## Exercise goal
Transcribe the data in full and exactly, omitting any pictures.

— START Provided data —

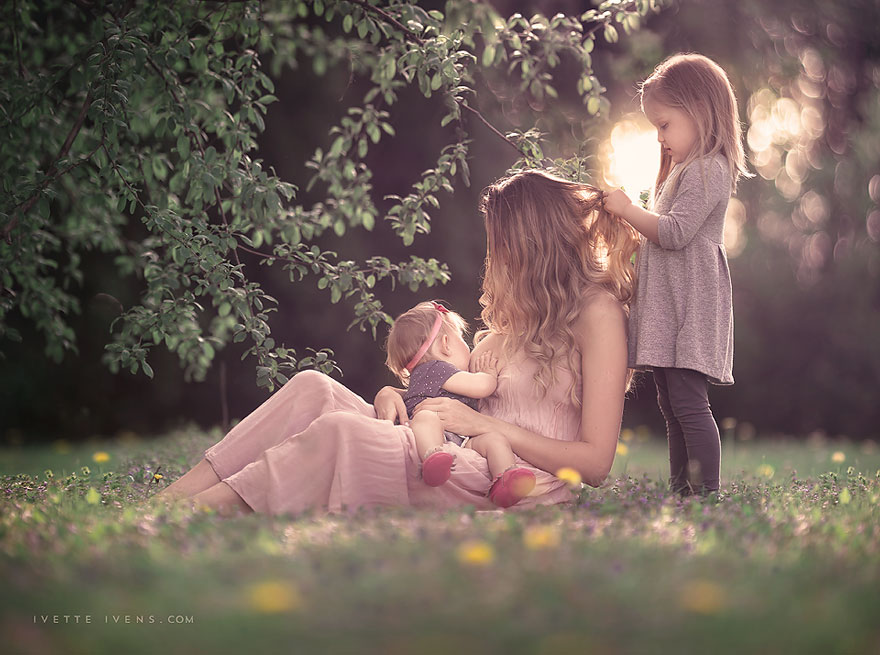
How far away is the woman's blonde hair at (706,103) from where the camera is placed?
3438mm

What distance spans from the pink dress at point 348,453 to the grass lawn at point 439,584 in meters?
0.36

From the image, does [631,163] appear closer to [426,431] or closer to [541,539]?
[426,431]

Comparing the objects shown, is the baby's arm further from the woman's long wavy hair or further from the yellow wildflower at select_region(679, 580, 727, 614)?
the yellow wildflower at select_region(679, 580, 727, 614)

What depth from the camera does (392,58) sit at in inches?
166

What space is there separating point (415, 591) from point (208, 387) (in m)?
7.88

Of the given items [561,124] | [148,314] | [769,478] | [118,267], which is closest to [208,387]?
[118,267]

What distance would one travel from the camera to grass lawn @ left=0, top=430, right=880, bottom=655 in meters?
1.51

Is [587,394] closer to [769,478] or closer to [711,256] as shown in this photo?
[711,256]

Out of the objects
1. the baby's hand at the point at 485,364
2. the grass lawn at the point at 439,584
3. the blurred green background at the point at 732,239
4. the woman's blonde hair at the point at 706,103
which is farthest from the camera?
the blurred green background at the point at 732,239

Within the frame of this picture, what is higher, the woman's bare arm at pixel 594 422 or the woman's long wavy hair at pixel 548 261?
the woman's long wavy hair at pixel 548 261

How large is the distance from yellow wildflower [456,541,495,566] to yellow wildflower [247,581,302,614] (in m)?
0.38

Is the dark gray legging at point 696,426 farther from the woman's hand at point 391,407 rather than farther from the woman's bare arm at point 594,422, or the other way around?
the woman's hand at point 391,407

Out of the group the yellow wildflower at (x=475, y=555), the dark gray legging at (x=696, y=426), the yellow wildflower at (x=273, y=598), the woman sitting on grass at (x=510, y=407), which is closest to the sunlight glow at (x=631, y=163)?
the woman sitting on grass at (x=510, y=407)

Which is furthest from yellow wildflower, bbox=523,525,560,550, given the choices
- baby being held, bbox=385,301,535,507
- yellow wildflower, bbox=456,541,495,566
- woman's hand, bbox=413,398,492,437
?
woman's hand, bbox=413,398,492,437
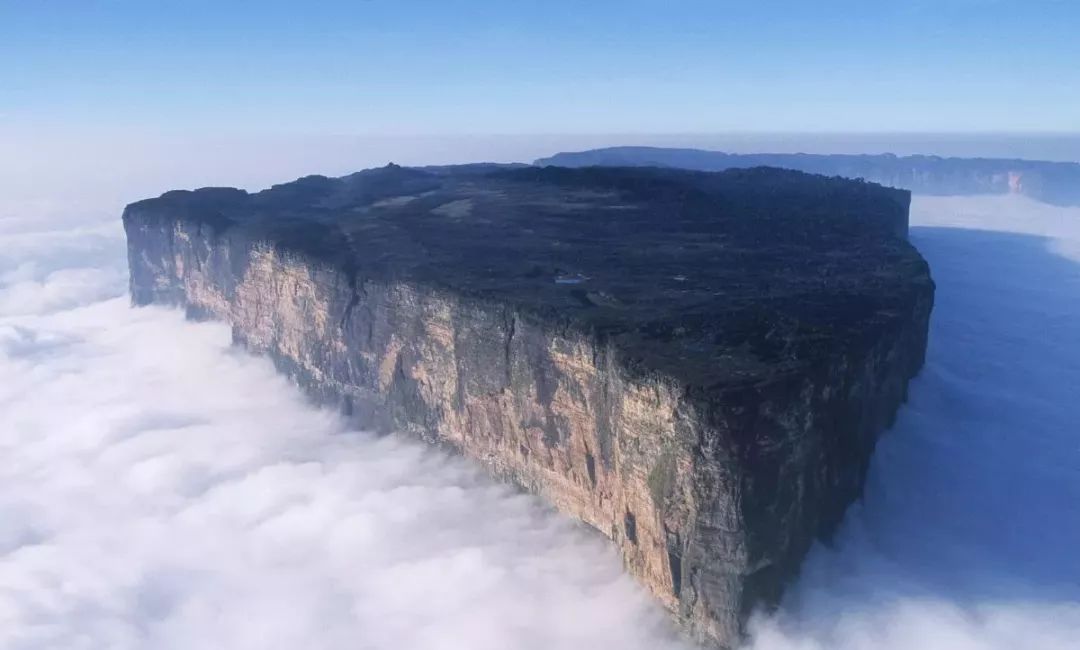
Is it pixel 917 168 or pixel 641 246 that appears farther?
pixel 917 168

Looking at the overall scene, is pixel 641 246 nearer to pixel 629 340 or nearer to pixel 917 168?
pixel 629 340

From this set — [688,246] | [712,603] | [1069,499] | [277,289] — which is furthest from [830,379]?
[277,289]

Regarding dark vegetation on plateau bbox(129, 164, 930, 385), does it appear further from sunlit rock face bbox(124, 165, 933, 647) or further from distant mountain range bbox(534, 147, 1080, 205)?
distant mountain range bbox(534, 147, 1080, 205)

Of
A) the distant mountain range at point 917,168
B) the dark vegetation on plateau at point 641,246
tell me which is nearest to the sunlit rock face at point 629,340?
the dark vegetation on plateau at point 641,246

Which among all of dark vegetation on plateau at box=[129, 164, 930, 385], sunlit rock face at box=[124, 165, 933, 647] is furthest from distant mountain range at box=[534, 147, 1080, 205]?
sunlit rock face at box=[124, 165, 933, 647]

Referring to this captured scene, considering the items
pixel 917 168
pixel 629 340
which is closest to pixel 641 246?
pixel 629 340

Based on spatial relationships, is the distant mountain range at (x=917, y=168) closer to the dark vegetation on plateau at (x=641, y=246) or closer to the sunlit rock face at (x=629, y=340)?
the dark vegetation on plateau at (x=641, y=246)

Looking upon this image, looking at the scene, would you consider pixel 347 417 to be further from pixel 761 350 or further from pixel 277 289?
pixel 761 350
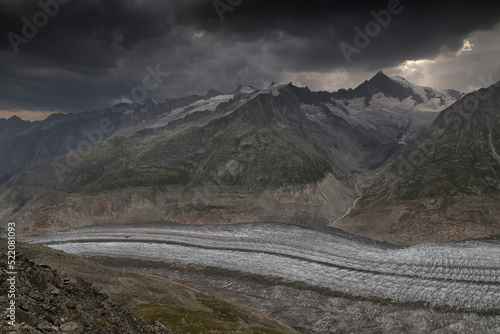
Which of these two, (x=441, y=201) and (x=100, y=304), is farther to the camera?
(x=441, y=201)

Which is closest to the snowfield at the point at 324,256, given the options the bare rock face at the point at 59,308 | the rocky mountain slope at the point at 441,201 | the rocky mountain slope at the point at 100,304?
the rocky mountain slope at the point at 441,201

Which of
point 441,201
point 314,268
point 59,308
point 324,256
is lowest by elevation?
point 314,268

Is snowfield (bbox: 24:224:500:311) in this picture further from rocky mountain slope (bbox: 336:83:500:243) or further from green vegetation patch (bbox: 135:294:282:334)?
green vegetation patch (bbox: 135:294:282:334)

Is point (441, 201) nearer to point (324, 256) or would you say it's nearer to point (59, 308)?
point (324, 256)

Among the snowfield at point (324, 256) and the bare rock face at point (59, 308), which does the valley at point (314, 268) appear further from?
the bare rock face at point (59, 308)

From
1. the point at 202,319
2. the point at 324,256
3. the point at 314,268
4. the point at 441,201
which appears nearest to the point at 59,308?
the point at 202,319

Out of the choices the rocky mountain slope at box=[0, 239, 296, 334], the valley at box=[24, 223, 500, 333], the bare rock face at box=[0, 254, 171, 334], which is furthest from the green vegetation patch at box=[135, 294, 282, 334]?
the valley at box=[24, 223, 500, 333]
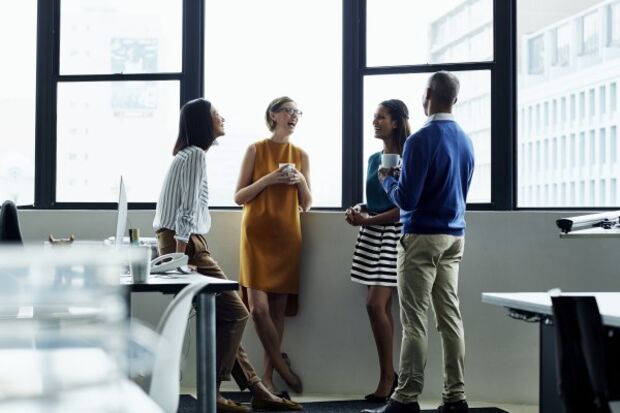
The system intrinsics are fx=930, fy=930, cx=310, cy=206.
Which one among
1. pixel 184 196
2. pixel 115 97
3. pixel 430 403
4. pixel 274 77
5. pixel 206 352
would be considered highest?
pixel 274 77

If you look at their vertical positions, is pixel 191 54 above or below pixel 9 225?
above

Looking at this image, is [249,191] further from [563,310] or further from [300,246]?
[563,310]

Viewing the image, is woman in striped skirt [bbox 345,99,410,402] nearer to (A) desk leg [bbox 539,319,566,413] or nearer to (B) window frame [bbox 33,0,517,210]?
(B) window frame [bbox 33,0,517,210]

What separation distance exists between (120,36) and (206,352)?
282cm

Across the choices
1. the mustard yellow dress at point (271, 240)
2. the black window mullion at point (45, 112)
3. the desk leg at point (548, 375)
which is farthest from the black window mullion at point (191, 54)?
the desk leg at point (548, 375)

— END Provided data —

## The output
How far away is the woman's blonde hair at (706,103) from where the camera is placed?
3438mm

What distance spans from the pink dress at point 348,453 to the grass lawn at point 439,584 in meters?
0.36

From the image, does [631,163] appear closer to [426,431] or closer to [541,539]?
[426,431]

Comparing the objects shown, is the baby's arm further from the woman's long wavy hair or further from the yellow wildflower at select_region(679, 580, 727, 614)?
the yellow wildflower at select_region(679, 580, 727, 614)

What depth from the camera does (392,58) sit at in inches?
166

What space is there separating point (415, 591) from point (208, 387) (in m)?
7.88

Of the given items [561,124] | [148,314] | [769,478] | [118,267], which is closest to [208,387]?
[118,267]

What distance would one travel from the camera to grass lawn @ left=0, top=430, right=880, bottom=655 in meters?
1.51

Is [587,394] closer to [769,478] or closer to [711,256] as shown in this photo?
[711,256]

Out of the objects
1. the baby's hand at the point at 485,364
2. the grass lawn at the point at 439,584
3. the blurred green background at the point at 732,239
4. the woman's blonde hair at the point at 706,103
which is farthest from the camera?
the blurred green background at the point at 732,239

Within the frame of this picture, what is higher, the woman's bare arm at pixel 594 422 or the woman's long wavy hair at pixel 548 261?
the woman's long wavy hair at pixel 548 261

How large is the distance from yellow wildflower [456,541,495,566] to yellow wildflower [247,581,302,614] (in m)?
0.38

Is the dark gray legging at point 696,426 farther from the woman's hand at point 391,407 rather than farther from the woman's bare arm at point 594,422, or the other way around?
the woman's hand at point 391,407

Out of the group the yellow wildflower at (x=475, y=555), the dark gray legging at (x=696, y=426), the yellow wildflower at (x=273, y=598), the woman sitting on grass at (x=510, y=407), which is closest to the sunlight glow at (x=631, y=163)?
the woman sitting on grass at (x=510, y=407)

Which is furthest from yellow wildflower, bbox=523,525,560,550, given the choices
- baby being held, bbox=385,301,535,507
- yellow wildflower, bbox=456,541,495,566
- woman's hand, bbox=413,398,492,437
?
woman's hand, bbox=413,398,492,437
Is it pixel 917 168 or pixel 641 246 that appears farther?
pixel 917 168

Looking at the overall scene, is pixel 641 246 nearer to pixel 629 340 or nearer to pixel 917 168?
pixel 629 340

From this set — [688,246] | [712,603] | [1069,499] | [277,289] — which is furthest from [830,379]?
[277,289]

Regarding dark vegetation on plateau bbox(129, 164, 930, 385), does it appear further from sunlit rock face bbox(124, 165, 933, 647) or further from distant mountain range bbox(534, 147, 1080, 205)?
distant mountain range bbox(534, 147, 1080, 205)

Of
A) the distant mountain range at point 917,168
B) the dark vegetation on plateau at point 641,246
tell me which is nearest to the sunlit rock face at point 629,340?
the dark vegetation on plateau at point 641,246

Which among all of dark vegetation on plateau at box=[129, 164, 930, 385], sunlit rock face at box=[124, 165, 933, 647] is furthest from distant mountain range at box=[534, 147, 1080, 205]?
sunlit rock face at box=[124, 165, 933, 647]

Referring to this captured scene, considering the items
pixel 917 168
pixel 629 340
which is closest to pixel 641 246?
pixel 629 340

Based on spatial relationships, is the distant mountain range at (x=917, y=168) closer to the dark vegetation on plateau at (x=641, y=246) or closer to the sunlit rock face at (x=629, y=340)?
the dark vegetation on plateau at (x=641, y=246)

Looking upon this image, looking at the scene, would you consider pixel 347 417 to be further from pixel 761 350 or further from pixel 277 289?
pixel 761 350
Which of these two, (x=441, y=201) and (x=100, y=304), is farther to the camera?
(x=441, y=201)

Which is closest to the snowfield at the point at 324,256, given the options the bare rock face at the point at 59,308 | the rocky mountain slope at the point at 441,201 | the rocky mountain slope at the point at 100,304?
the rocky mountain slope at the point at 441,201

Which of
point 441,201
point 314,268
point 59,308
point 324,256
is lowest by elevation?
point 314,268

Is snowfield (bbox: 24:224:500:311) in this picture further from rocky mountain slope (bbox: 336:83:500:243) or further from green vegetation patch (bbox: 135:294:282:334)?
green vegetation patch (bbox: 135:294:282:334)

Is point (441, 201) nearer to point (324, 256) or would you say it's nearer to point (59, 308)?
point (324, 256)

Among the snowfield at point (324, 256) and the bare rock face at point (59, 308), which does the valley at point (314, 268) appear further from?
the bare rock face at point (59, 308)

From
1. the point at 202,319
2. the point at 324,256
3. the point at 314,268
4. the point at 441,201
which appears nearest to the point at 59,308?
the point at 202,319

Out of the choices the rocky mountain slope at box=[0, 239, 296, 334], the valley at box=[24, 223, 500, 333], the bare rock face at box=[0, 254, 171, 334], which is furthest from the green vegetation patch at box=[135, 294, 282, 334]?
the valley at box=[24, 223, 500, 333]
The system intrinsics are fx=930, fy=930, cx=310, cy=206.
Which one among
1. pixel 184 196
2. pixel 115 97
3. pixel 430 403
4. pixel 274 77
5. pixel 206 352
would be considered highest?
pixel 274 77

If you look at their vertical positions, is pixel 191 54 above or below pixel 9 225?
above

Looking at this image, is [249,191] further from [563,310] or further from [300,246]?
[563,310]

Viewing the image, is woman in striped skirt [bbox 345,99,410,402] nearer to (A) desk leg [bbox 539,319,566,413] or nearer to (B) window frame [bbox 33,0,517,210]?
(B) window frame [bbox 33,0,517,210]

What separation distance exists between (120,36) and (206,352)?
282cm

Across the choices
1. the mustard yellow dress at point (271, 240)
2. the black window mullion at point (45, 112)
3. the desk leg at point (548, 375)
which is farthest from the black window mullion at point (191, 54)?
the desk leg at point (548, 375)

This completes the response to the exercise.